Set down, word for word, the stretch of lines from the one containing "At what distance" to the end of the records below.

* START INPUT MATERIAL *

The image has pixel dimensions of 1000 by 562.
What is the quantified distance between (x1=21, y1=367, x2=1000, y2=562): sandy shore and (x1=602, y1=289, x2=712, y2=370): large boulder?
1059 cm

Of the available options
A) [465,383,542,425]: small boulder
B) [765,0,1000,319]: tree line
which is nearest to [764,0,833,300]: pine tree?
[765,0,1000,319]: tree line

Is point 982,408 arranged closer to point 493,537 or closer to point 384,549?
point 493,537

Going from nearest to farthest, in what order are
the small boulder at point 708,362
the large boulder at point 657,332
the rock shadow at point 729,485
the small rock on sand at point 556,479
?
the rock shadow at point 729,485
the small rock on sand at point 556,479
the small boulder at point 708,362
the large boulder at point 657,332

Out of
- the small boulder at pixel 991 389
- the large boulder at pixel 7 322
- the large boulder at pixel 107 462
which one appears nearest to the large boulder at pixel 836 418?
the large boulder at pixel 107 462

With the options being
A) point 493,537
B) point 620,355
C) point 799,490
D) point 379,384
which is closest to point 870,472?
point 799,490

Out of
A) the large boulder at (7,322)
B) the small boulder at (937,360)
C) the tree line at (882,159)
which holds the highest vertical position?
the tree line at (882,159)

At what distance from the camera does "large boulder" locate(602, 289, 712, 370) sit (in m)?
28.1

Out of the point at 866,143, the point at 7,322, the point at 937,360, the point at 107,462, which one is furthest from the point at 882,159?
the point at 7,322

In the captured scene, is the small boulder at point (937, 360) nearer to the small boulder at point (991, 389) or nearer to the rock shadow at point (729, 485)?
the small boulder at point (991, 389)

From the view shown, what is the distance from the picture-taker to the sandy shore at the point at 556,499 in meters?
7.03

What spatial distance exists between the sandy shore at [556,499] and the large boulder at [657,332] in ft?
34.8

* END INPUT MATERIAL *

▶ **WRITTEN ANSWER**:
At what distance from the camera does "large boulder" locate(602, 289, 712, 370) sit (in m)?
28.1

Out of the point at 866,143, the point at 7,322, the point at 937,360, the point at 107,462, which one is furthest from the point at 882,159?
the point at 7,322

In the captured scene, is the small boulder at point (937, 360) nearer to the small boulder at point (991, 389) or nearer to the rock shadow at point (729, 485)?
the small boulder at point (991, 389)

From the view shown, what is the distance from the picture-taker to the sandy shore at the point at 556,499 in meters?
7.03

What spatial distance exists between the sandy shore at [556,499] and the large boulder at [657,332] in ft?
34.8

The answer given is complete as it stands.